Cuando identificas que estás luchando puedes dejar de hacerlo. Tal vez la inercia de algunos años te lleva a la lucha alguna vez más, es parte del cambio, sobretodo no te castigues por ello, ni te recompenses, solo acéptalo y sigue. Así estarás utilizando una energía valiosísima en vivir plena y creativamente.

Llegados a este punto, ¿qué propones?
– Conocerte suficiente como para discernir entre lo que te sienta bien y lo que te sienta mal. Recordar que en cualquier lucha todos pierden, incluso quién gana. Dejar de unir una batalla a la siguiente. Parar. Ver el esfuerzo como lo que es, una acción de emplear gran fuerza a nuestro favor y no en nuestra contra, dejar de verlo como el dignificador de nuestras vidas. En su lugar hacer todo lo que podamos, lo mejor que podamos y sentirnos satisfechos con eso sabiendo que somos parte indispensable de esta vida.
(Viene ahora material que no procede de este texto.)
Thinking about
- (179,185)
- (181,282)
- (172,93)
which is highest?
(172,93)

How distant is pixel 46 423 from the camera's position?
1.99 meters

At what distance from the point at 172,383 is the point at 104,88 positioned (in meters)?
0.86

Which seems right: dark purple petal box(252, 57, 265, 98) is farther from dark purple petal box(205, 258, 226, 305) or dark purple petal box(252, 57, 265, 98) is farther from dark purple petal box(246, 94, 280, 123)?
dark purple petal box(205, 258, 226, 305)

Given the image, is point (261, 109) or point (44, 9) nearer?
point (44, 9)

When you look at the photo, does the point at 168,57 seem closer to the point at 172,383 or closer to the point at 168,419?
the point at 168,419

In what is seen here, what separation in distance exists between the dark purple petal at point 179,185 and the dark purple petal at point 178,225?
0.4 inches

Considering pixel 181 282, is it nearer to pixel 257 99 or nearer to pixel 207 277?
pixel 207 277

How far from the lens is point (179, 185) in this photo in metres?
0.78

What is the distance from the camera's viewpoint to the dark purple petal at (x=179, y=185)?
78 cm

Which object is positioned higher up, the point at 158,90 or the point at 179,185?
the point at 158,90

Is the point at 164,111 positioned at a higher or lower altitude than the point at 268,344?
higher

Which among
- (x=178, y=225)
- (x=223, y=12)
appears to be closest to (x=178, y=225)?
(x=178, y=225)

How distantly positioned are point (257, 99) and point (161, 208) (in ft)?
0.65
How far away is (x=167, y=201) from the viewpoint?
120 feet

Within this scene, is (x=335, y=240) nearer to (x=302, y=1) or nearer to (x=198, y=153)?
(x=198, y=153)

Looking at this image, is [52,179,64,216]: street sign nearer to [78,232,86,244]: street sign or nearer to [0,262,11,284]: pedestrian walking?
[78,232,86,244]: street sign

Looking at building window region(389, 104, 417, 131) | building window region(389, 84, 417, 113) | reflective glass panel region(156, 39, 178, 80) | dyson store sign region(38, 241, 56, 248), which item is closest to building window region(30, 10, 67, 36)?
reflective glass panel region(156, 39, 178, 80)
Parece que saberlo me ha alividado de alguna manera.
– Mi intención es que seamos cada vez más y que nos encontremos más a menudo resolviendo situaciones con paz y amor. Y no hablo de la paz y el amor metefóricas sino de las reales, de esas fuerzas altamente poderosas y beneficiosas que atraviesan cualquier ego dejándolo fuera de juego. Fuerzas con las que nacimos como valores esenciales y que están esperando a que dejes de luchar…

Muchas gracias.
– El agradecimiento también es un magnífico antídoto de la lucha, gracias a ti también.